What is the difference between expenses and expenditures and why do they (only) sometimes equal each other?

Words: 883
Pages: 4
Subject: Uncategorized

1: Governmental Reporting

You have recently graduated from an accounting program and been hired for a position in the administrative office of the City of East Chester. The city has just elected a new mayor who was a local football hero and is fond of saying he is “not good with numbers.” However, he is interested in learning about the city’s financial situation because he made a lot of expensive campaign promises and needs to figure out whether he can keep them.

He has been given four statements – the government-wide statement of net assets, the government-wide statement of activities, the balance sheet for the General Fund, and the statement of revenues, expenditures and changes in the fund balances of the General Fund. He needs help with the following:
1. He has noticed that sometimes the expenses on one statement equal the expenditures on another. What is the difference between expenses and expenditures and why do they (only) sometimes equal each other?
2. He has also noticed that assets minus liabilities equals net assets on one statement but assets minus liabilities equals the fund balance on the other. How can this be? Shouldn’t they be the same? What is the difference between the two? Please explain.
3. The total fund balance seems to have increased in the past year, but total net assets decreased. How could this happen?
4. He decides he doesn’t want to look at all four statements and wants to know which one he should look at to figure out how much he can spend on his campaign promises. What is your response?

Note: The mayor has never taken an accounting class and does not understand journal entries, so please do not include any in your memo.

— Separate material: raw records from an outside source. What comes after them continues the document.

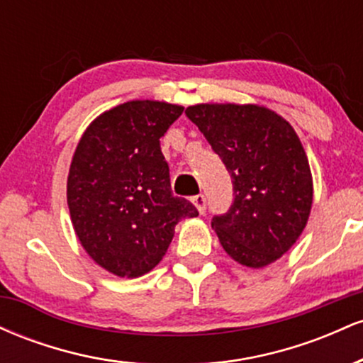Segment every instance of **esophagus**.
Masks as SVG:
<instances>
[{
	"mask_svg": "<svg viewBox=\"0 0 363 363\" xmlns=\"http://www.w3.org/2000/svg\"><path fill=\"white\" fill-rule=\"evenodd\" d=\"M193 205L198 208L199 213L205 215V211H206V198H205V194H196V196H193Z\"/></svg>",
	"mask_w": 363,
	"mask_h": 363,
	"instance_id": "34e87169",
	"label": "esophagus"
}]
</instances>
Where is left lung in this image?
Instances as JSON below:
<instances>
[{
	"label": "left lung",
	"mask_w": 363,
	"mask_h": 363,
	"mask_svg": "<svg viewBox=\"0 0 363 363\" xmlns=\"http://www.w3.org/2000/svg\"><path fill=\"white\" fill-rule=\"evenodd\" d=\"M234 184V201L211 227L232 259L262 268L280 259L306 228L312 206L309 160L297 133L261 106L198 104L186 109Z\"/></svg>",
	"instance_id": "left-lung-1"
}]
</instances>
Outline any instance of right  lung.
<instances>
[{
  "instance_id": "1",
  "label": "right lung",
  "mask_w": 363,
  "mask_h": 363,
  "mask_svg": "<svg viewBox=\"0 0 363 363\" xmlns=\"http://www.w3.org/2000/svg\"><path fill=\"white\" fill-rule=\"evenodd\" d=\"M184 107L131 101L106 111L83 133L69 165V215L78 240L121 278L152 272L172 242L174 227L198 216L170 189L160 138Z\"/></svg>"
}]
</instances>
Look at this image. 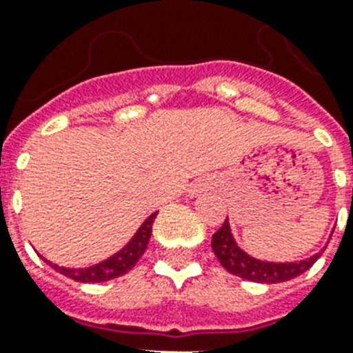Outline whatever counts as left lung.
I'll list each match as a JSON object with an SVG mask.
<instances>
[{"mask_svg":"<svg viewBox=\"0 0 353 353\" xmlns=\"http://www.w3.org/2000/svg\"><path fill=\"white\" fill-rule=\"evenodd\" d=\"M212 251H214L220 263L229 273L236 274L240 279L251 280V282H260V284H279V282L295 279V276H299V274L312 268L313 263L317 262V258L321 256V252H317L312 258H306V260H301V262H262V260L249 256L247 252H243L240 247L236 245L227 220L212 234Z\"/></svg>","mask_w":353,"mask_h":353,"instance_id":"left-lung-1","label":"left lung"}]
</instances>
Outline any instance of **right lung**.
<instances>
[{
	"instance_id": "add662e5",
	"label": "right lung",
	"mask_w": 353,
	"mask_h": 353,
	"mask_svg": "<svg viewBox=\"0 0 353 353\" xmlns=\"http://www.w3.org/2000/svg\"><path fill=\"white\" fill-rule=\"evenodd\" d=\"M157 212L150 216L148 220H144V223L139 227V231L135 232L132 240L128 241L126 245L122 247L117 254H113L108 260L101 263H95L91 268H82V269H69V268H60L57 263H51L49 260H46L49 265H51L54 271L65 274L69 279L77 280V282H84V284H90V282H106V280L117 279L122 276L124 273H128L130 269L139 262V258L143 256V252L146 251L148 247L150 236H152V225H154V220Z\"/></svg>"
}]
</instances>
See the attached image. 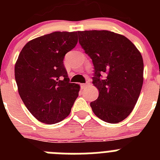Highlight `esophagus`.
<instances>
[{"label": "esophagus", "instance_id": "esophagus-1", "mask_svg": "<svg viewBox=\"0 0 160 160\" xmlns=\"http://www.w3.org/2000/svg\"><path fill=\"white\" fill-rule=\"evenodd\" d=\"M89 85V83H83V84H81V87L82 88H86Z\"/></svg>", "mask_w": 160, "mask_h": 160}]
</instances>
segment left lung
I'll use <instances>...</instances> for the list:
<instances>
[{
    "label": "left lung",
    "instance_id": "left-lung-1",
    "mask_svg": "<svg viewBox=\"0 0 160 160\" xmlns=\"http://www.w3.org/2000/svg\"><path fill=\"white\" fill-rule=\"evenodd\" d=\"M79 43L92 59L98 98L90 102L98 118L118 123L133 111L143 83V60L125 36L109 30L78 31ZM105 72L106 79L100 78Z\"/></svg>",
    "mask_w": 160,
    "mask_h": 160
}]
</instances>
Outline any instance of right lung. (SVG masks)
I'll return each instance as SVG.
<instances>
[{"instance_id":"add662e5","label":"right lung","mask_w":160,"mask_h":160,"mask_svg":"<svg viewBox=\"0 0 160 160\" xmlns=\"http://www.w3.org/2000/svg\"><path fill=\"white\" fill-rule=\"evenodd\" d=\"M78 43L77 32H53L25 44L15 64L18 93L40 122L54 124L70 114L80 86L70 83L63 59Z\"/></svg>"}]
</instances>
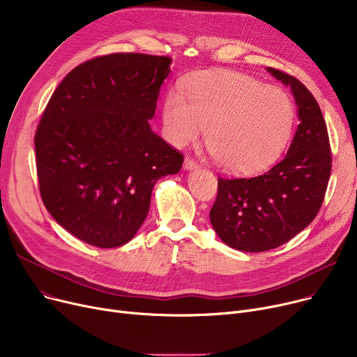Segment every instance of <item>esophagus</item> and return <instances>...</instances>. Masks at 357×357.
Returning a JSON list of instances; mask_svg holds the SVG:
<instances>
[{"label": "esophagus", "mask_w": 357, "mask_h": 357, "mask_svg": "<svg viewBox=\"0 0 357 357\" xmlns=\"http://www.w3.org/2000/svg\"><path fill=\"white\" fill-rule=\"evenodd\" d=\"M183 167L186 169V171H194V169H199L201 166L195 159H192L191 156H186L185 162H183Z\"/></svg>", "instance_id": "esophagus-1"}]
</instances>
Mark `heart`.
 I'll return each mask as SVG.
<instances>
[{"instance_id":"obj_1","label":"heart","mask_w":357,"mask_h":357,"mask_svg":"<svg viewBox=\"0 0 357 357\" xmlns=\"http://www.w3.org/2000/svg\"><path fill=\"white\" fill-rule=\"evenodd\" d=\"M186 100L171 92L163 126L172 144L185 146L205 128V146L214 160L234 172H252L271 163L285 147L294 105L276 86L236 72H207L186 86Z\"/></svg>"}]
</instances>
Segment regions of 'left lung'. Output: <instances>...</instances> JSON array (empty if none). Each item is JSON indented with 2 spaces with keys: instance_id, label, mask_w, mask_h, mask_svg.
Returning a JSON list of instances; mask_svg holds the SVG:
<instances>
[{
  "instance_id": "obj_1",
  "label": "left lung",
  "mask_w": 357,
  "mask_h": 357,
  "mask_svg": "<svg viewBox=\"0 0 357 357\" xmlns=\"http://www.w3.org/2000/svg\"><path fill=\"white\" fill-rule=\"evenodd\" d=\"M289 85L299 124L288 153L266 172L218 178L210 220L218 237L241 252H266L303 231L321 208L331 174V149L323 112L308 88L275 68Z\"/></svg>"
}]
</instances>
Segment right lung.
Instances as JSON below:
<instances>
[{"mask_svg": "<svg viewBox=\"0 0 357 357\" xmlns=\"http://www.w3.org/2000/svg\"><path fill=\"white\" fill-rule=\"evenodd\" d=\"M169 56L111 53L73 68L36 130V166L47 211L72 236L108 249L143 224L153 186L183 155L155 135Z\"/></svg>", "mask_w": 357, "mask_h": 357, "instance_id": "obj_1", "label": "right lung"}]
</instances>
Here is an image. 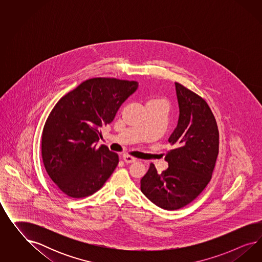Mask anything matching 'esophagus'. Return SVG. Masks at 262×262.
Masks as SVG:
<instances>
[{
  "instance_id": "34e87169",
  "label": "esophagus",
  "mask_w": 262,
  "mask_h": 262,
  "mask_svg": "<svg viewBox=\"0 0 262 262\" xmlns=\"http://www.w3.org/2000/svg\"><path fill=\"white\" fill-rule=\"evenodd\" d=\"M123 159H124V161H125L127 164H128V163H133V162L136 161V159L130 157V156H127V155L123 156Z\"/></svg>"
}]
</instances>
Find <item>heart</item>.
Segmentation results:
<instances>
[{
	"label": "heart",
	"mask_w": 262,
	"mask_h": 262,
	"mask_svg": "<svg viewBox=\"0 0 262 262\" xmlns=\"http://www.w3.org/2000/svg\"><path fill=\"white\" fill-rule=\"evenodd\" d=\"M147 105H154V106H158L159 108H161L164 112H168L169 111V103L166 99L164 98H151L148 103Z\"/></svg>",
	"instance_id": "obj_1"
}]
</instances>
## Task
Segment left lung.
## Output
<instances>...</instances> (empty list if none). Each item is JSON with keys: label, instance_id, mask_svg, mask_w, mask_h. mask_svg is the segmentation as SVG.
<instances>
[{"label": "left lung", "instance_id": "obj_1", "mask_svg": "<svg viewBox=\"0 0 262 262\" xmlns=\"http://www.w3.org/2000/svg\"><path fill=\"white\" fill-rule=\"evenodd\" d=\"M180 108L178 126L169 137L168 169L159 174L155 165L141 179L143 194L166 210L190 204L210 182L219 152V132L206 101L174 82Z\"/></svg>", "mask_w": 262, "mask_h": 262}]
</instances>
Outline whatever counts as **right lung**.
Wrapping results in <instances>:
<instances>
[{
    "label": "right lung",
    "instance_id": "add662e5",
    "mask_svg": "<svg viewBox=\"0 0 262 262\" xmlns=\"http://www.w3.org/2000/svg\"><path fill=\"white\" fill-rule=\"evenodd\" d=\"M138 88L137 81L94 78L63 96L51 111L42 133L45 169L58 189L84 198L102 188L119 158L95 143L121 104Z\"/></svg>",
    "mask_w": 262,
    "mask_h": 262
}]
</instances>
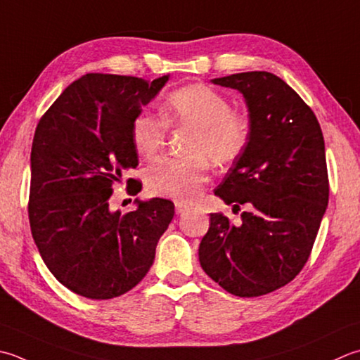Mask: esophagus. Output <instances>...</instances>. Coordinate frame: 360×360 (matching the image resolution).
<instances>
[{"label":"esophagus","instance_id":"obj_1","mask_svg":"<svg viewBox=\"0 0 360 360\" xmlns=\"http://www.w3.org/2000/svg\"><path fill=\"white\" fill-rule=\"evenodd\" d=\"M174 206H176V214H178V215H184L186 212H188V210H190V207L184 206L182 202H176Z\"/></svg>","mask_w":360,"mask_h":360}]
</instances>
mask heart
Wrapping results in <instances>:
<instances>
[{"label": "heart", "mask_w": 360, "mask_h": 360, "mask_svg": "<svg viewBox=\"0 0 360 360\" xmlns=\"http://www.w3.org/2000/svg\"><path fill=\"white\" fill-rule=\"evenodd\" d=\"M168 124L190 126L187 156H164L146 170V187L153 195L188 202L200 195L209 178V160L226 165L238 159L248 146L250 122L231 110L226 96L204 84H190L173 90L164 104V118L142 112L132 122L131 139L139 156L158 154L165 143Z\"/></svg>", "instance_id": "b5f03b06"}]
</instances>
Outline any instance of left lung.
<instances>
[{
	"mask_svg": "<svg viewBox=\"0 0 360 360\" xmlns=\"http://www.w3.org/2000/svg\"><path fill=\"white\" fill-rule=\"evenodd\" d=\"M214 84L243 94L251 136L215 195L242 224L210 214L200 243L209 278L236 297H260L284 287L302 270L329 200L325 140L312 109L281 77L246 72Z\"/></svg>",
	"mask_w": 360,
	"mask_h": 360,
	"instance_id": "8db88e82",
	"label": "left lung"
}]
</instances>
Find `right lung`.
I'll list each match as a JSON object with an SVG mask.
<instances>
[{
	"instance_id": "obj_1",
	"label": "right lung",
	"mask_w": 360,
	"mask_h": 360,
	"mask_svg": "<svg viewBox=\"0 0 360 360\" xmlns=\"http://www.w3.org/2000/svg\"><path fill=\"white\" fill-rule=\"evenodd\" d=\"M167 81L168 75L148 82L89 73L62 91L35 128L32 238L54 278L81 297L110 300L136 287L173 220L174 204L162 198L137 201L128 214L109 206L112 187L139 165L134 118Z\"/></svg>"
}]
</instances>
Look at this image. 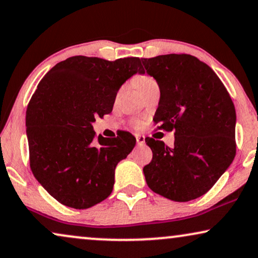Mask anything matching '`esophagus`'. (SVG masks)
Wrapping results in <instances>:
<instances>
[{
  "instance_id": "1",
  "label": "esophagus",
  "mask_w": 258,
  "mask_h": 258,
  "mask_svg": "<svg viewBox=\"0 0 258 258\" xmlns=\"http://www.w3.org/2000/svg\"><path fill=\"white\" fill-rule=\"evenodd\" d=\"M136 142L139 146H144L146 144V137L143 135H136Z\"/></svg>"
}]
</instances>
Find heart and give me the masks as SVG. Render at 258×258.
Masks as SVG:
<instances>
[{
    "mask_svg": "<svg viewBox=\"0 0 258 258\" xmlns=\"http://www.w3.org/2000/svg\"><path fill=\"white\" fill-rule=\"evenodd\" d=\"M153 82H155V81L151 79V77H148V76H142V77H139V79H137V81H136V83H137V87H139V89L141 87H143V86H146V84H149V83H153Z\"/></svg>",
    "mask_w": 258,
    "mask_h": 258,
    "instance_id": "1",
    "label": "heart"
}]
</instances>
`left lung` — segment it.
I'll return each instance as SVG.
<instances>
[{"mask_svg": "<svg viewBox=\"0 0 258 258\" xmlns=\"http://www.w3.org/2000/svg\"><path fill=\"white\" fill-rule=\"evenodd\" d=\"M156 80L160 102L154 121L175 130L174 147L147 137L153 160L143 168L154 192L176 202L202 196L230 167L236 155V111L213 69L195 56L142 58Z\"/></svg>", "mask_w": 258, "mask_h": 258, "instance_id": "8db88e82", "label": "left lung"}]
</instances>
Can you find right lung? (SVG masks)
I'll use <instances>...</instances> for the list:
<instances>
[{
  "label": "right lung",
  "instance_id": "add662e5",
  "mask_svg": "<svg viewBox=\"0 0 258 258\" xmlns=\"http://www.w3.org/2000/svg\"><path fill=\"white\" fill-rule=\"evenodd\" d=\"M135 74H143L137 57L73 56L38 83L26 116L30 168L59 203L88 209L111 194L116 165L136 139L128 132L96 137L93 123L110 114L119 88Z\"/></svg>",
  "mask_w": 258,
  "mask_h": 258
}]
</instances>
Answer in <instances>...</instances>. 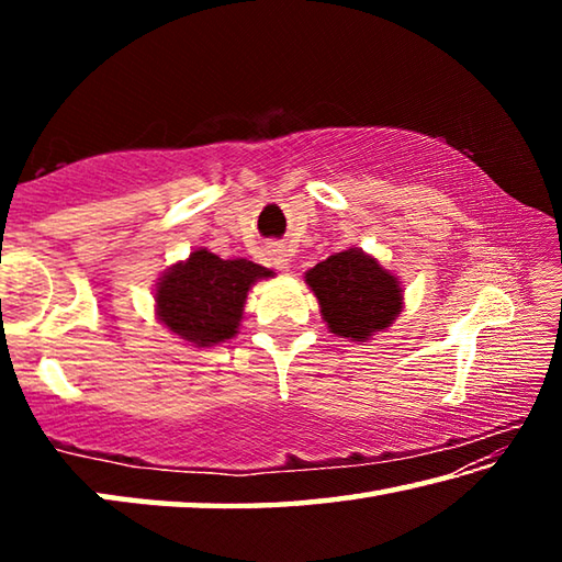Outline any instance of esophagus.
I'll return each instance as SVG.
<instances>
[{
  "mask_svg": "<svg viewBox=\"0 0 562 562\" xmlns=\"http://www.w3.org/2000/svg\"><path fill=\"white\" fill-rule=\"evenodd\" d=\"M268 258H270V262H272V268H278V270H284V268H288V265H290L288 252H284V247H280V245H272V247H270Z\"/></svg>",
  "mask_w": 562,
  "mask_h": 562,
  "instance_id": "34e87169",
  "label": "esophagus"
}]
</instances>
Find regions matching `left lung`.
<instances>
[{
	"mask_svg": "<svg viewBox=\"0 0 562 562\" xmlns=\"http://www.w3.org/2000/svg\"><path fill=\"white\" fill-rule=\"evenodd\" d=\"M304 282L317 294L322 317L337 337L367 341L402 315L404 302L396 278L359 247L317 262L304 272Z\"/></svg>",
	"mask_w": 562,
	"mask_h": 562,
	"instance_id": "8db88e82",
	"label": "left lung"
}]
</instances>
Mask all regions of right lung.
Listing matches in <instances>:
<instances>
[{
	"label": "right lung",
	"instance_id": "obj_1",
	"mask_svg": "<svg viewBox=\"0 0 562 562\" xmlns=\"http://www.w3.org/2000/svg\"><path fill=\"white\" fill-rule=\"evenodd\" d=\"M272 270L250 260H223L205 247L176 262L156 288L158 319L190 341V347H213L233 339L243 319L247 290Z\"/></svg>",
	"mask_w": 562,
	"mask_h": 562
}]
</instances>
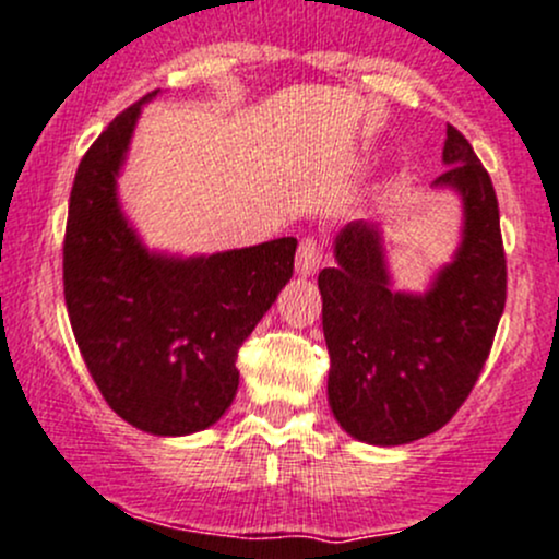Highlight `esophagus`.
Here are the masks:
<instances>
[{"label":"esophagus","instance_id":"1","mask_svg":"<svg viewBox=\"0 0 559 559\" xmlns=\"http://www.w3.org/2000/svg\"><path fill=\"white\" fill-rule=\"evenodd\" d=\"M320 261H322L320 239H314V237L301 239V245H298V252H296V274H298V277H312V274L320 269Z\"/></svg>","mask_w":559,"mask_h":559}]
</instances>
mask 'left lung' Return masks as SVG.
Returning a JSON list of instances; mask_svg holds the SVG:
<instances>
[{"label":"left lung","mask_w":559,"mask_h":559,"mask_svg":"<svg viewBox=\"0 0 559 559\" xmlns=\"http://www.w3.org/2000/svg\"><path fill=\"white\" fill-rule=\"evenodd\" d=\"M447 171L433 188L463 201L452 261L425 293L395 290L382 228L347 223L322 269L328 404L353 439L412 444L436 433L474 390L506 307V255L495 188L474 147L447 126Z\"/></svg>","instance_id":"left-lung-1"}]
</instances>
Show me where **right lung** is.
<instances>
[{
	"label": "right lung",
	"instance_id": "right-lung-1",
	"mask_svg": "<svg viewBox=\"0 0 559 559\" xmlns=\"http://www.w3.org/2000/svg\"><path fill=\"white\" fill-rule=\"evenodd\" d=\"M118 115L74 175L64 298L80 355L118 417L153 436L215 425L239 388L237 353L293 277L298 241L212 255L142 245L118 201V175L142 107Z\"/></svg>",
	"mask_w": 559,
	"mask_h": 559
}]
</instances>
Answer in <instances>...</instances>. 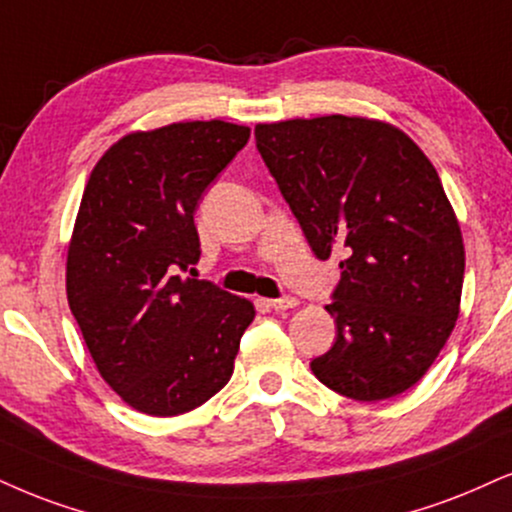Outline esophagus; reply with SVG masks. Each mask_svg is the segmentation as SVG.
<instances>
[{
	"label": "esophagus",
	"instance_id": "34e87169",
	"mask_svg": "<svg viewBox=\"0 0 512 512\" xmlns=\"http://www.w3.org/2000/svg\"><path fill=\"white\" fill-rule=\"evenodd\" d=\"M261 301L268 308H273V311H287V308L299 306V299H296V296H280V299H261Z\"/></svg>",
	"mask_w": 512,
	"mask_h": 512
}]
</instances>
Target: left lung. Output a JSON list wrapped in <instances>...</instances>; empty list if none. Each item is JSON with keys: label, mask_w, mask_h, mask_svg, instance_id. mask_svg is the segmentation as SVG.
Here are the masks:
<instances>
[{"label": "left lung", "mask_w": 512, "mask_h": 512, "mask_svg": "<svg viewBox=\"0 0 512 512\" xmlns=\"http://www.w3.org/2000/svg\"><path fill=\"white\" fill-rule=\"evenodd\" d=\"M256 147L313 254L342 256L327 313L325 387L356 401L403 394L458 320L463 235L437 170L406 132L358 116L256 125Z\"/></svg>", "instance_id": "obj_1"}]
</instances>
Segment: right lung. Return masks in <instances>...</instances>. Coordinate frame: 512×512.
<instances>
[{"instance_id":"1","label":"right lung","mask_w":512,"mask_h":512,"mask_svg":"<svg viewBox=\"0 0 512 512\" xmlns=\"http://www.w3.org/2000/svg\"><path fill=\"white\" fill-rule=\"evenodd\" d=\"M249 135L225 121L132 132L87 180L68 246V306L99 375L140 413L194 410L235 370L254 304L180 273L201 254V194Z\"/></svg>"}]
</instances>
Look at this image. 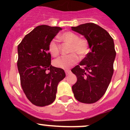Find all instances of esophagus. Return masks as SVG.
<instances>
[{
	"label": "esophagus",
	"instance_id": "1",
	"mask_svg": "<svg viewBox=\"0 0 130 130\" xmlns=\"http://www.w3.org/2000/svg\"><path fill=\"white\" fill-rule=\"evenodd\" d=\"M65 73H66V75H68L69 74V73H70V70H65Z\"/></svg>",
	"mask_w": 130,
	"mask_h": 130
}]
</instances>
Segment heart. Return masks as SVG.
I'll return each mask as SVG.
<instances>
[{
  "instance_id": "obj_1",
  "label": "heart",
  "mask_w": 130,
  "mask_h": 130,
  "mask_svg": "<svg viewBox=\"0 0 130 130\" xmlns=\"http://www.w3.org/2000/svg\"><path fill=\"white\" fill-rule=\"evenodd\" d=\"M58 40L65 44H70L69 53L66 57L56 59L53 62L55 66L61 69H68L75 64L81 58H84L89 52V43L86 38H80L77 34L71 31H66L59 35ZM48 51L53 57H57L61 52V46L56 40L50 41L48 44Z\"/></svg>"
}]
</instances>
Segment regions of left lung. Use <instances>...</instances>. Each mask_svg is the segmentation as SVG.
Instances as JSON below:
<instances>
[{"instance_id":"left-lung-1","label":"left lung","mask_w":130,"mask_h":130,"mask_svg":"<svg viewBox=\"0 0 130 130\" xmlns=\"http://www.w3.org/2000/svg\"><path fill=\"white\" fill-rule=\"evenodd\" d=\"M89 43L90 52L72 69L77 78L72 91L78 101L92 104L104 95L111 80L116 57L113 39L106 30L94 23L72 27Z\"/></svg>"}]
</instances>
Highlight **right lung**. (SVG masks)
Listing matches in <instances>:
<instances>
[{
	"instance_id": "right-lung-1",
	"label": "right lung",
	"mask_w": 130,
	"mask_h": 130,
	"mask_svg": "<svg viewBox=\"0 0 130 130\" xmlns=\"http://www.w3.org/2000/svg\"><path fill=\"white\" fill-rule=\"evenodd\" d=\"M62 29L41 25L26 35L18 46L21 85L34 105L48 106L56 98L57 86L65 77L63 69L51 65L48 44Z\"/></svg>"
}]
</instances>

Question 2: Hedge Accounting

You have been recently hired as a staff accountant at Global Design, Inc., a small chain of retail home furnishing stores. You report directly to the Chief Financial Officer (CFO). The company specializes in home products with high-quality “European” design, but reasonable prices. Most of their products are manufactured in foreign countries but purchased from domestic wholesalers; these transactions are therefore denominated in U.S. dollars. However, the company’s president is interested in purchasing more products directly from foreign suppliers because he believes he could reduce product costs by doing so. The president is concerned, though, about the effects of foreign currency exchange rate risk on his company’s financial reports if he decides to purchase directly from foreign producers. He is particularly concerned about its effect on earnings volatility because the company is hoping to expand soon by raising capital through a private debt issue.

Over the weekend, the president went golfing with a college buddy who mentioned something about using forward contracts or foreign exchange options as “cash flow hedges” and how this would solve all his problems. The president has now asked the CFO to prepare a memo outlining the financial reporting effects of 1) purchasing inventory denominated in a foreign currency; 2) hedging the foreign exchange risk by using forward contracts versus FX call options; and 3) designating the hedge as a “cash flow” hedge versus a “fair value” hedge. The president has also asked the CFO to make a clear recommendation on whether he thinks they should use forward contracts or options to hedge their exposure and whether a “cash flow” or a “fair value” hedge designation would be best for Global Design. The CFO is too busy to write the memo, so he has asked you to do it.

Note: The company president has never taken an accounting class and does not understand journal entries, so please do not include any in your memo.

Question 3. Foreign Currency Translation and Remeasurement

You have been recently hired as a staff accountant at Global Design, Inc., a small chain of retail home furnishing stores. You report directly to the Chief Financial Officer (CFO). The company specializes in home products with high-quality “European” design, but reasonable prices. Most of their products are manufactured in foreign countries but purchased from domestic wholesalers; these transactions are therefore denominated in U.S. dollars. However, the company’s president is entertaining the idea of acquiring subsidiaries in several foreign countries to ensure a reliable supply chain. He also believes that the exchange rates of some foreign currencies will rise about 10% in the next year and he is keen on reporting a gain in Global Design’s income statement when it does.

The president has asked you to prepare a memo outlining the effects of his plan, including 1) the financial reporting effects of acquiring a foreign subsidiary; 2) how changes in the foreign currency exchange rate will affect Global Design’s financial statements; and 3) under what circumstances Global Design could record a gain from a foreign subsidiary. The president has also asked you to make a clear recommendation on whether he should proceed with his plan.